The history of the EncodePointer function for obfuscating pointers
Raymond Chen
Windows XP introduced the function EncodeÂPointer whose mission was to take a pointer value and obfuscate it in a way that is different for each process. The purpose is to add a layer of defense in depth: If an attacker is able to extract the encoded pointer value, they nevertheless don’t get very much information about the address space layout of the target process. This makes it harder to attack the target with, say, write-what-where attack to overwrite a function pointer: Before they can overwrite the pointer, they need to be able to encode it in the specific way that is custom to the target, so that when the target decodes it, the result is the value the attacker desires.

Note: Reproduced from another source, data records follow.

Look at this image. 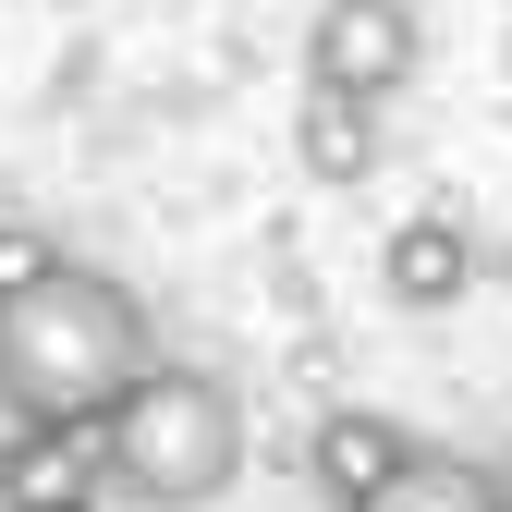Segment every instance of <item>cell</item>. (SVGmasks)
<instances>
[{"instance_id":"cell-1","label":"cell","mask_w":512,"mask_h":512,"mask_svg":"<svg viewBox=\"0 0 512 512\" xmlns=\"http://www.w3.org/2000/svg\"><path fill=\"white\" fill-rule=\"evenodd\" d=\"M147 366H159L147 293L86 269V256H61L49 281L0 293V427H74V439H98V415L135 391Z\"/></svg>"},{"instance_id":"cell-2","label":"cell","mask_w":512,"mask_h":512,"mask_svg":"<svg viewBox=\"0 0 512 512\" xmlns=\"http://www.w3.org/2000/svg\"><path fill=\"white\" fill-rule=\"evenodd\" d=\"M244 488V391L196 354H159L98 415V500L122 512H220Z\"/></svg>"},{"instance_id":"cell-3","label":"cell","mask_w":512,"mask_h":512,"mask_svg":"<svg viewBox=\"0 0 512 512\" xmlns=\"http://www.w3.org/2000/svg\"><path fill=\"white\" fill-rule=\"evenodd\" d=\"M415 74H427L415 0H317V13H305V86H342V98L391 110Z\"/></svg>"},{"instance_id":"cell-4","label":"cell","mask_w":512,"mask_h":512,"mask_svg":"<svg viewBox=\"0 0 512 512\" xmlns=\"http://www.w3.org/2000/svg\"><path fill=\"white\" fill-rule=\"evenodd\" d=\"M476 232H464V208H403L391 232H378V293H391L403 317H452L464 293H476Z\"/></svg>"},{"instance_id":"cell-5","label":"cell","mask_w":512,"mask_h":512,"mask_svg":"<svg viewBox=\"0 0 512 512\" xmlns=\"http://www.w3.org/2000/svg\"><path fill=\"white\" fill-rule=\"evenodd\" d=\"M403 452H415V427L403 415H366V403H330L305 427V488L330 500V512H354L366 488H391L403 476Z\"/></svg>"},{"instance_id":"cell-6","label":"cell","mask_w":512,"mask_h":512,"mask_svg":"<svg viewBox=\"0 0 512 512\" xmlns=\"http://www.w3.org/2000/svg\"><path fill=\"white\" fill-rule=\"evenodd\" d=\"M293 159H305V183H366L378 159H391V110L342 98V86H305L293 98Z\"/></svg>"},{"instance_id":"cell-7","label":"cell","mask_w":512,"mask_h":512,"mask_svg":"<svg viewBox=\"0 0 512 512\" xmlns=\"http://www.w3.org/2000/svg\"><path fill=\"white\" fill-rule=\"evenodd\" d=\"M354 512H512V476L488 452H452V439H415L391 488H366Z\"/></svg>"},{"instance_id":"cell-8","label":"cell","mask_w":512,"mask_h":512,"mask_svg":"<svg viewBox=\"0 0 512 512\" xmlns=\"http://www.w3.org/2000/svg\"><path fill=\"white\" fill-rule=\"evenodd\" d=\"M25 500H98V439L74 427H0V512Z\"/></svg>"},{"instance_id":"cell-9","label":"cell","mask_w":512,"mask_h":512,"mask_svg":"<svg viewBox=\"0 0 512 512\" xmlns=\"http://www.w3.org/2000/svg\"><path fill=\"white\" fill-rule=\"evenodd\" d=\"M61 269V232H37V220H0V293H25V281H49Z\"/></svg>"},{"instance_id":"cell-10","label":"cell","mask_w":512,"mask_h":512,"mask_svg":"<svg viewBox=\"0 0 512 512\" xmlns=\"http://www.w3.org/2000/svg\"><path fill=\"white\" fill-rule=\"evenodd\" d=\"M25 512H98V500H25Z\"/></svg>"},{"instance_id":"cell-11","label":"cell","mask_w":512,"mask_h":512,"mask_svg":"<svg viewBox=\"0 0 512 512\" xmlns=\"http://www.w3.org/2000/svg\"><path fill=\"white\" fill-rule=\"evenodd\" d=\"M500 476H512V464H500Z\"/></svg>"}]
</instances>
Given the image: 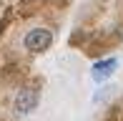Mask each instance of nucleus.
<instances>
[{"mask_svg": "<svg viewBox=\"0 0 123 121\" xmlns=\"http://www.w3.org/2000/svg\"><path fill=\"white\" fill-rule=\"evenodd\" d=\"M38 103H40V91H38L35 86H25V88H20L15 93L13 108H15V114H20V116H28V114H33L38 108Z\"/></svg>", "mask_w": 123, "mask_h": 121, "instance_id": "1", "label": "nucleus"}, {"mask_svg": "<svg viewBox=\"0 0 123 121\" xmlns=\"http://www.w3.org/2000/svg\"><path fill=\"white\" fill-rule=\"evenodd\" d=\"M23 46H25V51H30V53H43V51H48V48L53 46V33L48 28H33V30H28Z\"/></svg>", "mask_w": 123, "mask_h": 121, "instance_id": "2", "label": "nucleus"}, {"mask_svg": "<svg viewBox=\"0 0 123 121\" xmlns=\"http://www.w3.org/2000/svg\"><path fill=\"white\" fill-rule=\"evenodd\" d=\"M116 68H118V60H116V58L98 60V63L93 66V81H96V83H103L105 78H111V76H113Z\"/></svg>", "mask_w": 123, "mask_h": 121, "instance_id": "3", "label": "nucleus"}, {"mask_svg": "<svg viewBox=\"0 0 123 121\" xmlns=\"http://www.w3.org/2000/svg\"><path fill=\"white\" fill-rule=\"evenodd\" d=\"M3 28H5V20H3V23H0V33H3Z\"/></svg>", "mask_w": 123, "mask_h": 121, "instance_id": "4", "label": "nucleus"}]
</instances>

Windows XP took the extra step of taking the information required to encode and decode pointers, and moving some of it out of the process address space. So even if somebody got free access to the entire process address space, they still couldn’t figure out how to encode and decode pointers.
Some of the critical information was kept in kernel mode, and each time the target process wanted to encode or decode a pointer, it called into the kernel to say, “Please do your extra secret magic sauce.”
In Windows 10 version 1809, the secret magic sauce was brought into the process to avoid a kernel transition every time a pointer needed to be encoded or decoded. This was good news, bad news, and mitigated news.
The good news is that this makes encoding and decoding pointers much, much faster.
The bad news is that this makes all of the information needed to encode and decode pointers visible to user-mode.
The mitigated news is that in the time since pointer encoding was introduced, there have been a lot of changes which mitigate the security impact. For example, address space layout randomization (ASLR) makes it harder to predict where that last piece of information went. And control flow guard (CFG) makes it harder to get control to jump through a function pointer to an address of your choosing.
Light
Dark
2 comments
With the introduction of DecodeRemotePointer the point is kinda lost, since most attackers that can get the pointer can also open a handle to the process.
As for where the secret sauce was stored, I actually looked into it a while back. For those curious it’s accessed using an undocumented NtQueryInformationProcess class. Which is very much unsupported. Just use DecodeRemotePointer and you get the mangling for free.
To be fair, according to the documentation EncodeRemotePointer and DecodeRemotePointer have never been part of the public API of a stable Windows 10 release, but still live on their undocumented lives in NTDLL, probably unfazed by this change. Before them, you already could use various means of remote code execution to deobfuscate pointers using DecodePointer in the target process, so this is only a more convenient way to attack yourself.
EncodeRemotePointer already seems to work with a process handle with mere PROCESS_VM_WRITE access rights. But since you can’t access another process’s memory without going through the kernel, it might as well keep providing the secret sauce in this case.